The trail cuts through the cloud forest along the Talamanca mountain range and is widely regarded as the best place to see the rare, iridescent green and red-breasted Resplendent Quetzal.
Everyone warned me how rough the trail was, how easy it was to get lost and how you really shouldn’t go into that forest without a guide. In reality, the only thing tough about the trail is leaving it. Towering overhead are gigantic ancient oaks, magnolias and cedars. The way is clear and easy to find. It’s draped in orchids, prehistoric-looking bromeliads and mosses, mist and ferns and mushrooms and it is hard not to simply fall in love with the path.
Before I get to the birds, let’s take a minute to examine the astonishing biodiversity in this part of the world:
A Paleozoogeographic Event
Panama is THE land bridge connecting North and South America. It is a major ecological transition zone and the dreamland of paleozoologists. When the volcanic isthmus rose up from the sea and the two American continents suddenly found themselves linked some three million years ago, the world witnessed what is known as a “zoogeographic event”. And in this case it was more than a group of penguins escaping the Central Park Zoo and hijacking a ship to Antarctica.
The Great American Interchange
The interchange of species subsequent to the appearance of the land bridge had a dramatic effect on mammal distribution over both continents — but everything from birds to reptiles to amphibians and even freshwater fish jumped into the game. Migrations from North to South were more common and significant. Why? As tropical species moved north they ran into the extreme desert conditions and towering of the area now known as Mexico and the American Southwest (where I live), whereas species moving from North to South had an easier time acclimating. The result for Panama remains an amazing diversity of wildlife from both continents as well as a large number of endemic species.

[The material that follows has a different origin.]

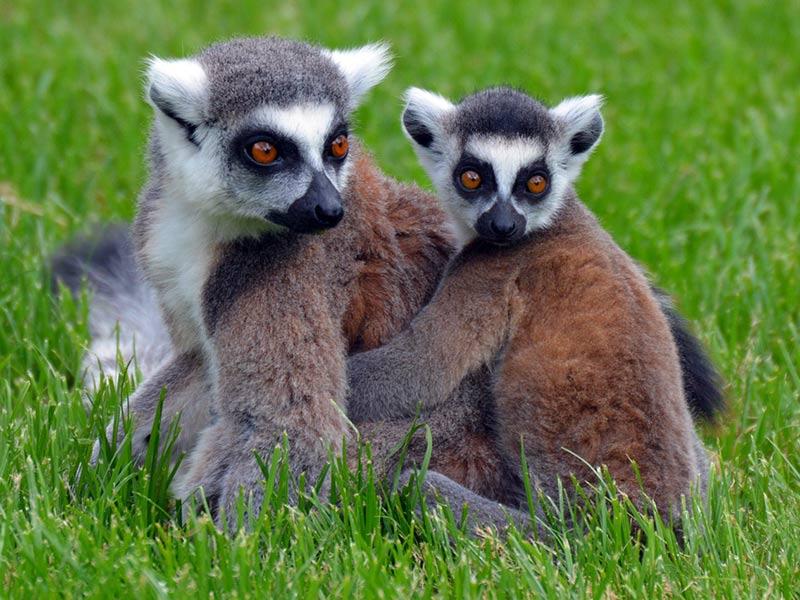 protection habitat du lémurien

As is true the world over, Panama’s environment is under threat. Yet thanks in part to the legacy of the Canal, Panama has a bit of a head start on ecosystem protection. Prior to December 1999, the US administration controlled national activities in Panama to a large extent, and development was limited by two massive factors: the need to protect the massive investment in the canal, and because the canal’s lock system was (and remains) dependent on massive quantities of fresh water. An intact rainforest ecosystem busy soaking up, holding and slowly relapsing precipitation was vital for the canal to function.

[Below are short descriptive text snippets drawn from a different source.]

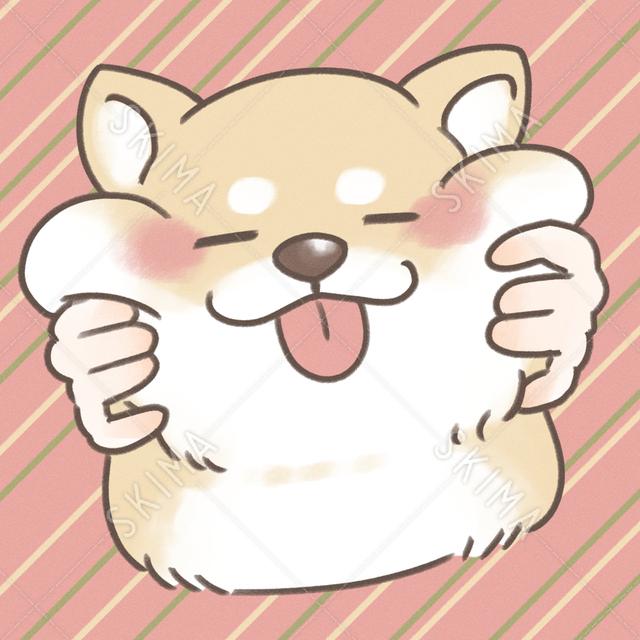 もちもち柴犬【アイコン】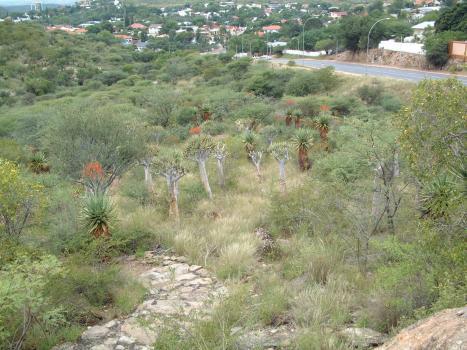 botanical garden namib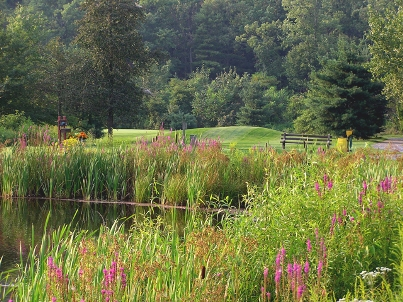 Blue Ridge Country Club,Harrisburg, Pennsylvania,  - Golf Course Photo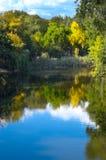 反映河结构树 图库摄影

That legacy has allowed Panama to stand a leg of its economy on nature tourism. While not a panacea, ecotourism generally encourages the protection of natural resources to ensure continued economic prosperity. In the summer of 2011 the Ministry of Economy and Finance signed an agreement with the Global Environment Fund and the Inter-American Development Bank, to finance to the tune of $4 million a conservation project and system of protected areas for ecotourism.
While the pressure on natural resources is huge and development and tourism of any kind brings its challenges, Panama has some opportunities to both prosper economically and protect its resources that many other nations do not.

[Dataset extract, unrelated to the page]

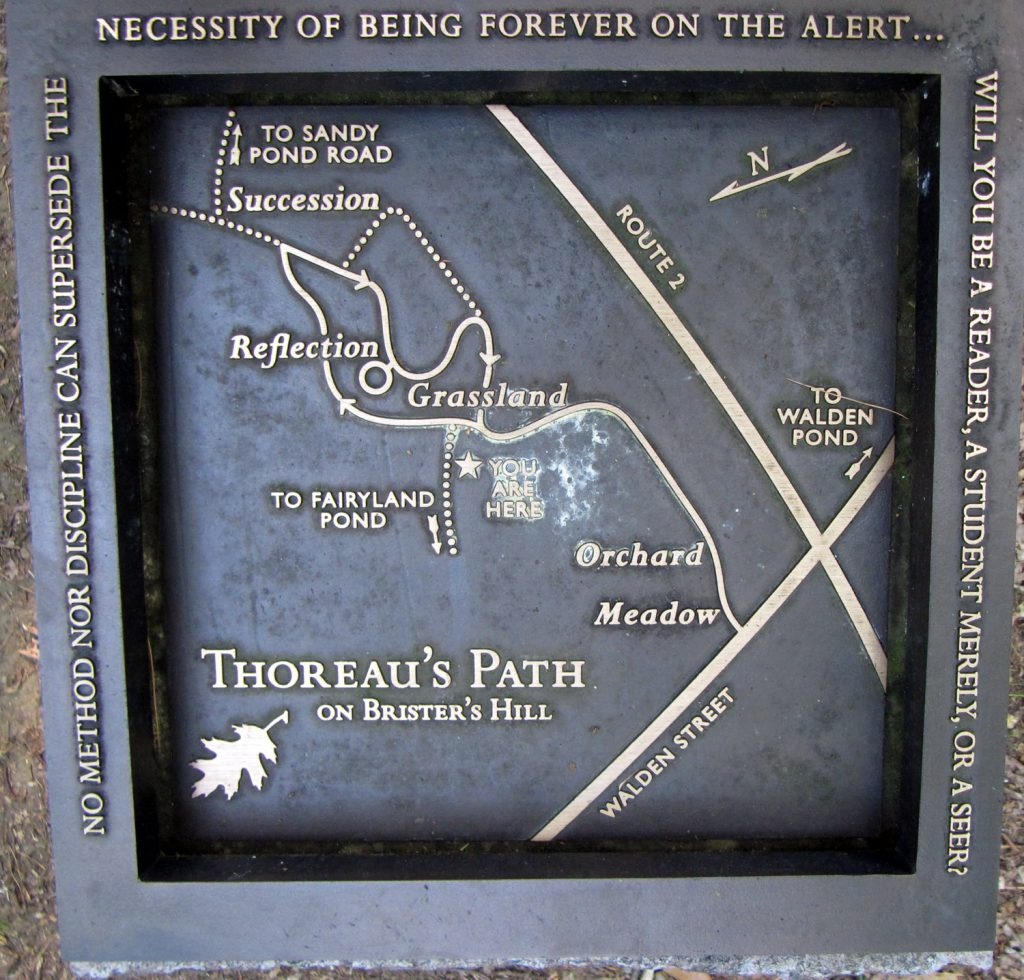 Map of Thoreau's Path on Brister's Hill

Back in the mountains, I walked down through the wooded valley, criss-crossing a chilly creek that fell in cool, sweet waterfalls. The trail was relatively level for the first hour or so before it started to climb steeply along a staircase-like trail through stands of bamboo to top out at about 6500 feet – and absolutely stunning views of the mists working their way over the mountains and through the forests.
And the birds! Everywhere!
In the end, I was ready for a cold beer. Or four. Happily worn out and drenched in sweat, I looked at seeds on the underside of a leaf as I neared the end of the trail… I photographed a honeycreeper; then another little flycatcher flew by and I got a shot of him. I heard some howler monkeys in the distance and I realized…
I forgot to stop and look for the most beautiful bird in the Americas!
What option is there but to head back to Panama?